(Instructions to follow)
Copy out the records word for word, from the line that contains "In the context" up to and including the line that contains "A: distant building".

## start Data provided

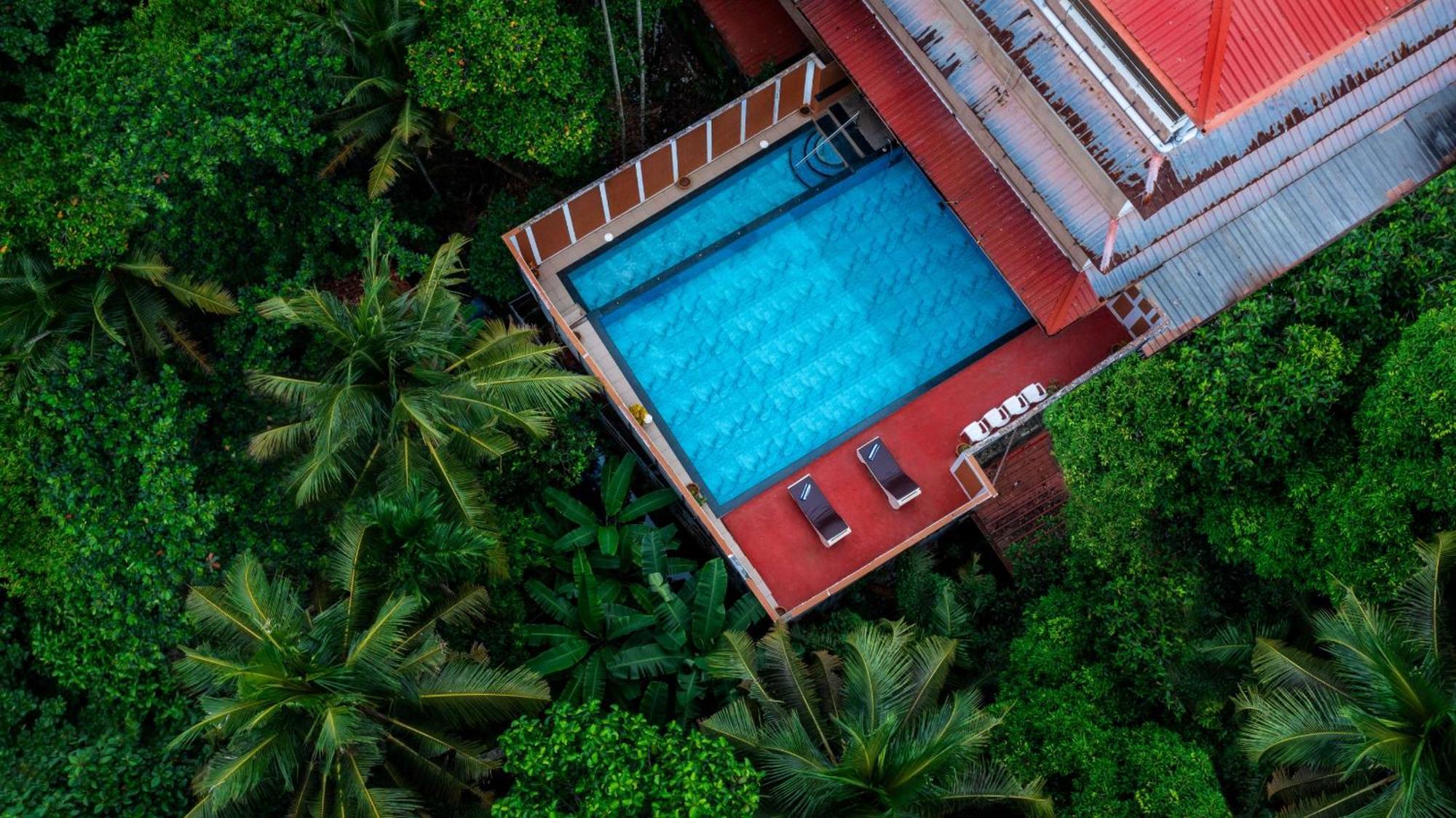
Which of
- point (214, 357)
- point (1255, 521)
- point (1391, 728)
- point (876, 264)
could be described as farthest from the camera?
point (876, 264)

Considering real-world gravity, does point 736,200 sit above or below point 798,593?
above

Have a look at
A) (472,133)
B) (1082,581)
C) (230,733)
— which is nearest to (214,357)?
(472,133)

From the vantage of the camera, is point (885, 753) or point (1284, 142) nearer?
point (885, 753)

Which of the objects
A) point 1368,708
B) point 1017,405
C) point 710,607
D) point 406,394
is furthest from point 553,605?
point 1368,708

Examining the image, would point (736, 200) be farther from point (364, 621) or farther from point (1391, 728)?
point (1391, 728)

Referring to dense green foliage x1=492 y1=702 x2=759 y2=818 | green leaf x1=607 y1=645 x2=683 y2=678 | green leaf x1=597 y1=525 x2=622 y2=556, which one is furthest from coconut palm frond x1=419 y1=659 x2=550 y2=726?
green leaf x1=597 y1=525 x2=622 y2=556

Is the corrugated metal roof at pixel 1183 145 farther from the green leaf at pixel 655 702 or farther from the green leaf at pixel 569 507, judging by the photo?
the green leaf at pixel 655 702
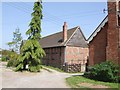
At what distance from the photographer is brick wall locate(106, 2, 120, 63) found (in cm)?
1972

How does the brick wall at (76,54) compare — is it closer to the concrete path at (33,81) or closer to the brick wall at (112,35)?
the concrete path at (33,81)

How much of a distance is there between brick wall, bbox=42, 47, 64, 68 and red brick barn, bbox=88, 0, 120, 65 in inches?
570

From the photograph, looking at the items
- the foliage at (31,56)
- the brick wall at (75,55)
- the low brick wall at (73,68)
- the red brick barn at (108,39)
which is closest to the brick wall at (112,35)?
the red brick barn at (108,39)

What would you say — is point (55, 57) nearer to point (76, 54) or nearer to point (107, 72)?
point (76, 54)

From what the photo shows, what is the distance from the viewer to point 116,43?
1977 centimetres

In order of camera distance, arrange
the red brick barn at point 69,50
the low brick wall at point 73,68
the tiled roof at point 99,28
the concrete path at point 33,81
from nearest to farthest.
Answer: the concrete path at point 33,81, the tiled roof at point 99,28, the low brick wall at point 73,68, the red brick barn at point 69,50

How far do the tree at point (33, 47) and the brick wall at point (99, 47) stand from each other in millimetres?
9052

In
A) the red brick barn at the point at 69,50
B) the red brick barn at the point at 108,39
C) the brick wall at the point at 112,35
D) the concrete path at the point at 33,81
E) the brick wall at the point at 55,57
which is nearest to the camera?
the concrete path at the point at 33,81

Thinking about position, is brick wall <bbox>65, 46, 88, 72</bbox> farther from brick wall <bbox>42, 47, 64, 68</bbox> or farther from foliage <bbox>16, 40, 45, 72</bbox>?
foliage <bbox>16, 40, 45, 72</bbox>

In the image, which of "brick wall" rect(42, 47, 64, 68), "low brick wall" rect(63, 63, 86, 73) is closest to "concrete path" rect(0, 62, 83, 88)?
"low brick wall" rect(63, 63, 86, 73)

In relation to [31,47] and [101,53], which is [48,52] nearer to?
[31,47]

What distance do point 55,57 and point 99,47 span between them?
1808cm

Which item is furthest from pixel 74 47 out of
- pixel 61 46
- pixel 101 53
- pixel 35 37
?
pixel 101 53

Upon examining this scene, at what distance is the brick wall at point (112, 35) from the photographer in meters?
19.7
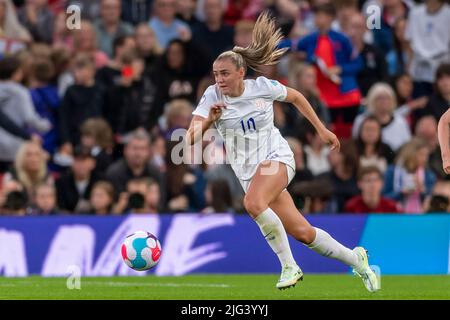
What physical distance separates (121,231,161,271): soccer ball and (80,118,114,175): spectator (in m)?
5.57

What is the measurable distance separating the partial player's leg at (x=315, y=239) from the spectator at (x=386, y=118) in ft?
21.1

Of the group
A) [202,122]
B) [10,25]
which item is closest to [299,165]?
[10,25]

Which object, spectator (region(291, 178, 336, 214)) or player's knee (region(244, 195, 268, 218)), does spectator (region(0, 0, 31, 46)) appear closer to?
spectator (region(291, 178, 336, 214))

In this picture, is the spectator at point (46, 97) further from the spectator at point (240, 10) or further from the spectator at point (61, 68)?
the spectator at point (240, 10)

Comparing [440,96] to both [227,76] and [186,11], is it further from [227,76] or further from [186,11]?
[227,76]

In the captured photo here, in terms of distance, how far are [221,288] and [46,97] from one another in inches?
255

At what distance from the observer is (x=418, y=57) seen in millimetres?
20078

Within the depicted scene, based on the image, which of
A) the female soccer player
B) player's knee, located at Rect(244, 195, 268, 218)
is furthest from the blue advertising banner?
player's knee, located at Rect(244, 195, 268, 218)

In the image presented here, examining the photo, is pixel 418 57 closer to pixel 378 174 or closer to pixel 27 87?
pixel 378 174

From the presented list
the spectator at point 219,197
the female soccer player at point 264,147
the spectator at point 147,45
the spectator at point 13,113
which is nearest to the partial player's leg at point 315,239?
the female soccer player at point 264,147

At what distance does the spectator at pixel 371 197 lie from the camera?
17.1 m

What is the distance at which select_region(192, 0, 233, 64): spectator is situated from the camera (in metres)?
20.2

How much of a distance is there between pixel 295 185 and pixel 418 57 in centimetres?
372
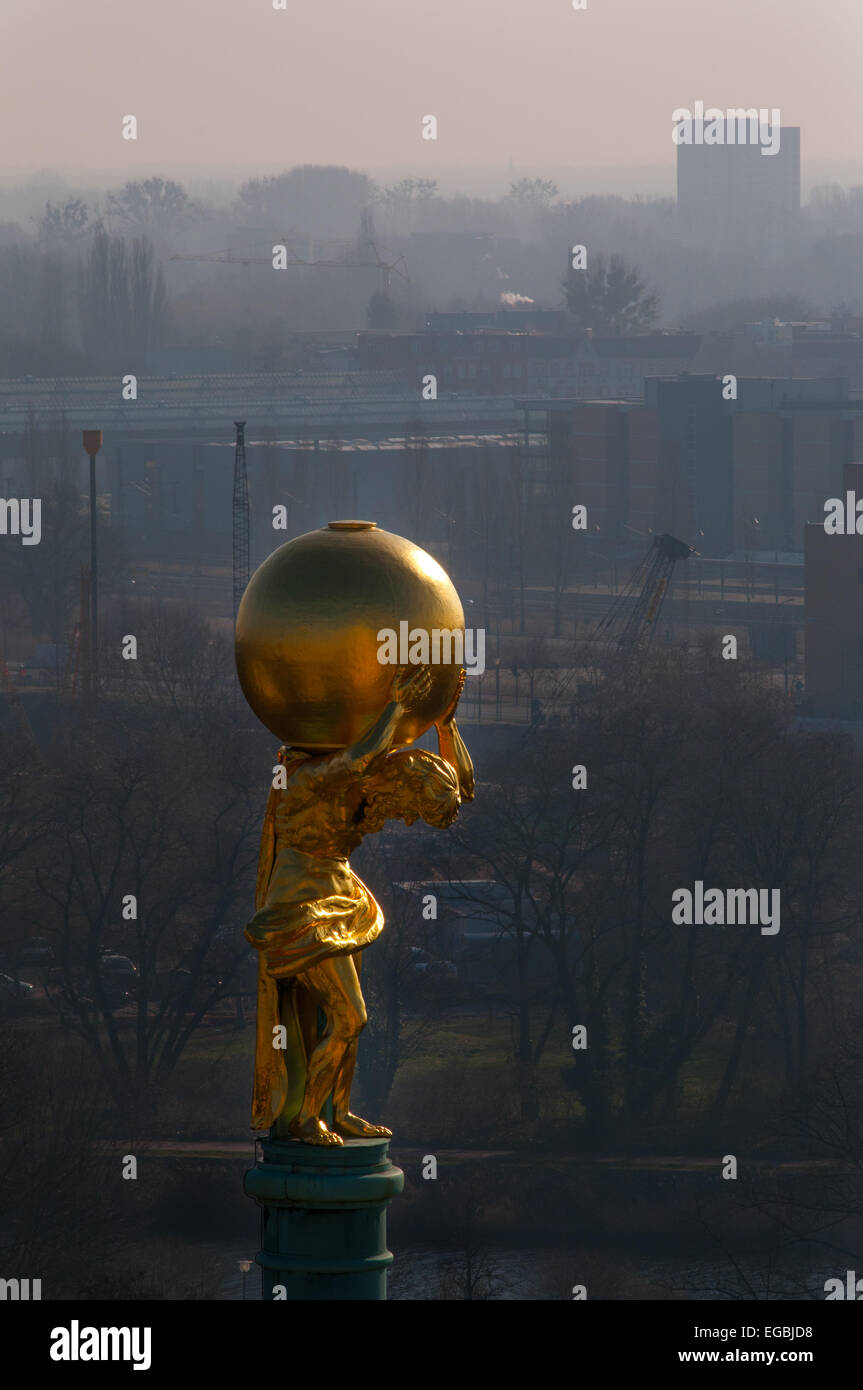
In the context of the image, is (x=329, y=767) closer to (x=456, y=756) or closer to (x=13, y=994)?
(x=456, y=756)

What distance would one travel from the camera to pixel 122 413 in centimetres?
9694

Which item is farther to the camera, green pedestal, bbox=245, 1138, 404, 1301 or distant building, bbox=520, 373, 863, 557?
distant building, bbox=520, 373, 863, 557

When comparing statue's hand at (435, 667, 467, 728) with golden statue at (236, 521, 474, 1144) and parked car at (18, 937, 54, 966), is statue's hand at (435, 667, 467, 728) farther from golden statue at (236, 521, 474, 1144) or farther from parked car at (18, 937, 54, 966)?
parked car at (18, 937, 54, 966)

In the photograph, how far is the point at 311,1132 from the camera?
17.7 ft

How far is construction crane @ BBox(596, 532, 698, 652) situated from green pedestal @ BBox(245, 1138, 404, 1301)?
51.4 m

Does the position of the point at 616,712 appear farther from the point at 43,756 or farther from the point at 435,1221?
the point at 435,1221

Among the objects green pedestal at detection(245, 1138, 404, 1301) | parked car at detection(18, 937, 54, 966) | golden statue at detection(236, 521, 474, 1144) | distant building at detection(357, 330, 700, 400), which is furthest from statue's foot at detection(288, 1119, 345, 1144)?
A: distant building at detection(357, 330, 700, 400)

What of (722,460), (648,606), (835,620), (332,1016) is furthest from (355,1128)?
(722,460)

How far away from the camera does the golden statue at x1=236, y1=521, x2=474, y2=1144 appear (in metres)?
5.18

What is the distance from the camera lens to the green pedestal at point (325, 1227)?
5059 mm

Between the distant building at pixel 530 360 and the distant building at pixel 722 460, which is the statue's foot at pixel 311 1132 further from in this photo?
the distant building at pixel 530 360
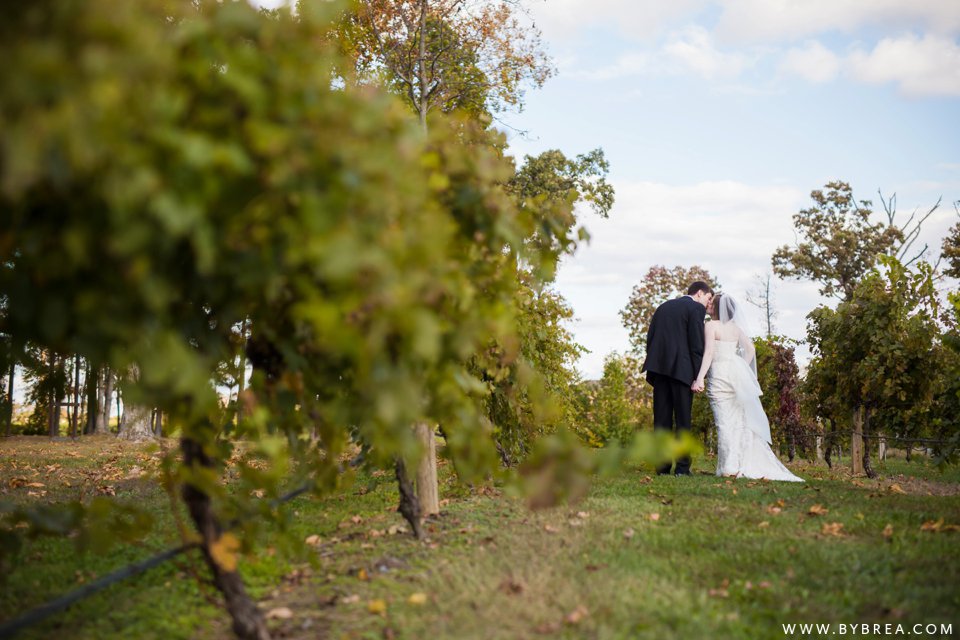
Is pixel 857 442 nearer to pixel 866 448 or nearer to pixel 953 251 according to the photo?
pixel 866 448

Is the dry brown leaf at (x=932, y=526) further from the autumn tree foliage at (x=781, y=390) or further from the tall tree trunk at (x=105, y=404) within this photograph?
the tall tree trunk at (x=105, y=404)

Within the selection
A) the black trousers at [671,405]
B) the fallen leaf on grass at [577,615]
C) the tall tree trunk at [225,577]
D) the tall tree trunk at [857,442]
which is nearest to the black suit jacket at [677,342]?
the black trousers at [671,405]

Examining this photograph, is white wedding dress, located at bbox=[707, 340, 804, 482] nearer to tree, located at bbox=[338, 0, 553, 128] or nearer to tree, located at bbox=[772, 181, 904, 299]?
tree, located at bbox=[338, 0, 553, 128]

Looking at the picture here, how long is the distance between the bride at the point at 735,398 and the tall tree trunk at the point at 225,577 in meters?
7.02

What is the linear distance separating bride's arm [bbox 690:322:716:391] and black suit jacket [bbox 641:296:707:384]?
0.24 feet

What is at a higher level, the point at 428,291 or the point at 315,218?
the point at 315,218

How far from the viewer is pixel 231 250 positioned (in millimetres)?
2131

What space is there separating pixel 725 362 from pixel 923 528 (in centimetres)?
455

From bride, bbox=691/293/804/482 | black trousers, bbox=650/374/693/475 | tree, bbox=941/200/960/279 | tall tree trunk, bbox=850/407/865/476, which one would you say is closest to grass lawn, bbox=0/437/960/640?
black trousers, bbox=650/374/693/475

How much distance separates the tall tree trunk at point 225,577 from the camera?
3080 mm

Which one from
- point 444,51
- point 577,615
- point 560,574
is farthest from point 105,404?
point 577,615

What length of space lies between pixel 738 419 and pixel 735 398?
27 centimetres

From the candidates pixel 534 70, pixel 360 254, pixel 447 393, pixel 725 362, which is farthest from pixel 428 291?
pixel 534 70

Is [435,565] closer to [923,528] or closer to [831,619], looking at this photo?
[831,619]
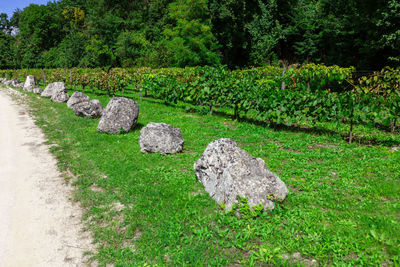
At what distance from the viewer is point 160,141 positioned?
7.75 meters

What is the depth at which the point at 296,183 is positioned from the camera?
18.7 feet

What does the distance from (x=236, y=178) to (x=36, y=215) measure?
12.9 ft

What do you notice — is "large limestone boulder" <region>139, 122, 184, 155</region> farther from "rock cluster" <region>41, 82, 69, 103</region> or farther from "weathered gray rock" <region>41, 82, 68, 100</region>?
"weathered gray rock" <region>41, 82, 68, 100</region>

## end Data provided

(Completed task)
In the context of the image, is (x=329, y=767) closer to (x=456, y=756) or closer to (x=13, y=994)?
(x=456, y=756)

What distance would one travel from the camera to pixel 122 413 in centimetres?
9694

Which item is farther to the camera, green pedestal, bbox=245, 1138, 404, 1301 or distant building, bbox=520, 373, 863, 557?
distant building, bbox=520, 373, 863, 557

When comparing statue's hand at (435, 667, 467, 728) with golden statue at (236, 521, 474, 1144) and parked car at (18, 937, 54, 966), is statue's hand at (435, 667, 467, 728) farther from golden statue at (236, 521, 474, 1144) or farther from parked car at (18, 937, 54, 966)?
parked car at (18, 937, 54, 966)

In the photograph, how far is the point at 311,1132 from the camera?
17.7 ft

How far is construction crane @ BBox(596, 532, 698, 652) situated from green pedestal @ BBox(245, 1138, 404, 1301)?
51.4 m

Does the position of the point at 616,712 appear farther from the point at 43,756 or farther from the point at 435,1221?
the point at 435,1221

Among the objects green pedestal at detection(245, 1138, 404, 1301) | parked car at detection(18, 937, 54, 966) | golden statue at detection(236, 521, 474, 1144) | distant building at detection(357, 330, 700, 400), which is furthest from statue's foot at detection(288, 1119, 345, 1144)?
A: distant building at detection(357, 330, 700, 400)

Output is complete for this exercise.